Convert the records in the stretch from the line containing "From what this" through the line containing "34.8 metres" into a two-column CSV with the columns input and output. Give one row per record, with its text under input and its answer under output, each value in a single quoted field and any line breaks replaced by spaces.

> [Given data]
· · · · · · ·
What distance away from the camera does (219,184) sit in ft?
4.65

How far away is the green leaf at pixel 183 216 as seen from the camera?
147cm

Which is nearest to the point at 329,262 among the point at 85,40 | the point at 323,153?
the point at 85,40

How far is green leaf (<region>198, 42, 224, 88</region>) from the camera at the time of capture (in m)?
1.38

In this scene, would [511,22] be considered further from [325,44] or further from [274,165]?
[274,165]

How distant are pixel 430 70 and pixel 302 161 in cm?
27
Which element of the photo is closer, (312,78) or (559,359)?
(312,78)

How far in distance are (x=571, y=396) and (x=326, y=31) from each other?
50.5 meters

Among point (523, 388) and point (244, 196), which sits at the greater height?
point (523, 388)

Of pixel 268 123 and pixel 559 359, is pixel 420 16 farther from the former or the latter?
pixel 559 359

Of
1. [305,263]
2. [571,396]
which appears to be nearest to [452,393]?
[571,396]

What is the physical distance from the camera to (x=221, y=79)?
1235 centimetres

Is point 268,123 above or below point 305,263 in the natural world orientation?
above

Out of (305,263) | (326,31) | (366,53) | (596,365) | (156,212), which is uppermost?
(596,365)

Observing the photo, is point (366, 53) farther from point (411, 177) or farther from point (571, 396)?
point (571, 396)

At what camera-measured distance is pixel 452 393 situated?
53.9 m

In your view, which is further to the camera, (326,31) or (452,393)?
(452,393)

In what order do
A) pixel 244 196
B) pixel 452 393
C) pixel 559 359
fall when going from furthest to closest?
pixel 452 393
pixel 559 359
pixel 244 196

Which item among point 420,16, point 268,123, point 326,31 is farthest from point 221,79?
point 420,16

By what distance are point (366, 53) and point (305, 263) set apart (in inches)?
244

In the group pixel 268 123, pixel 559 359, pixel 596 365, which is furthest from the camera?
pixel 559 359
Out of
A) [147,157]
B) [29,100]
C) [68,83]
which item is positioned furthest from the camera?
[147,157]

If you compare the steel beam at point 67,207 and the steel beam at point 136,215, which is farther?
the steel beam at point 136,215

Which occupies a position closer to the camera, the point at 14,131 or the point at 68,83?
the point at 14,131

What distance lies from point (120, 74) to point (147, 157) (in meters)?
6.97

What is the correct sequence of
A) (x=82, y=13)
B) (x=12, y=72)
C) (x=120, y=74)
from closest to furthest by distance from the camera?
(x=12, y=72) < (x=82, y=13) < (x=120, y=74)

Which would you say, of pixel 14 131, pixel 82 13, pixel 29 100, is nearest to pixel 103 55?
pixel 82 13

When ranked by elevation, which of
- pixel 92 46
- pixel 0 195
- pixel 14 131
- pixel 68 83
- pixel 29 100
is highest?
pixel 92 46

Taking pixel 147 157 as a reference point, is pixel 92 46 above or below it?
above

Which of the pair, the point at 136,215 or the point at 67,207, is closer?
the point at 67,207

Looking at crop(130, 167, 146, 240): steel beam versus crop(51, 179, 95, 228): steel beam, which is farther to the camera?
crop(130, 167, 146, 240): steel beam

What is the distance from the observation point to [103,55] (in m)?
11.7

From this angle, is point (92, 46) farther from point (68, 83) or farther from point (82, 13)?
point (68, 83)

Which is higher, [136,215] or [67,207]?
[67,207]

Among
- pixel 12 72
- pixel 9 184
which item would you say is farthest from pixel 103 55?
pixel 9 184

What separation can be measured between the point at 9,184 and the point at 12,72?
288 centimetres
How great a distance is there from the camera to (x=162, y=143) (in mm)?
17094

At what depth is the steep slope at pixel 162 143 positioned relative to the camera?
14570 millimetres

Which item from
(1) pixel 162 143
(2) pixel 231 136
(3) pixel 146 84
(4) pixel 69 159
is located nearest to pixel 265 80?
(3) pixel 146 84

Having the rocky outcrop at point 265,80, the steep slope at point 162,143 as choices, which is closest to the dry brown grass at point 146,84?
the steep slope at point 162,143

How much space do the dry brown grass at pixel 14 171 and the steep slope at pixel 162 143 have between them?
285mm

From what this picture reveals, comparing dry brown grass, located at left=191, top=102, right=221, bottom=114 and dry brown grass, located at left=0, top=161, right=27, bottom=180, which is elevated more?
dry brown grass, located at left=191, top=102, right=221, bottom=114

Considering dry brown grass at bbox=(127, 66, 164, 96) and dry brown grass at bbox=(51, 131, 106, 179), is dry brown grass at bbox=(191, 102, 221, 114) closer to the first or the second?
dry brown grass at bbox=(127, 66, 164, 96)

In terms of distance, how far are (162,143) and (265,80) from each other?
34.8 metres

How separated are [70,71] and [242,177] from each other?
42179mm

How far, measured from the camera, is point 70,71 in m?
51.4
· · · · · · ·
> [Correct response]
input,output
"From what this picture reveals, comparing dry brown grass, located at left=191, top=102, right=221, bottom=114 and dry brown grass, located at left=0, top=161, right=27, bottom=180, which is elevated more?","dry brown grass, located at left=191, top=102, right=221, bottom=114"
"Considering dry brown grass at bbox=(127, 66, 164, 96) and dry brown grass at bbox=(51, 131, 106, 179), is dry brown grass at bbox=(191, 102, 221, 114) closer to the first or the second?","dry brown grass at bbox=(127, 66, 164, 96)"
"In terms of distance, how far are (162,143) and (265,80) from each other?","34.8 metres"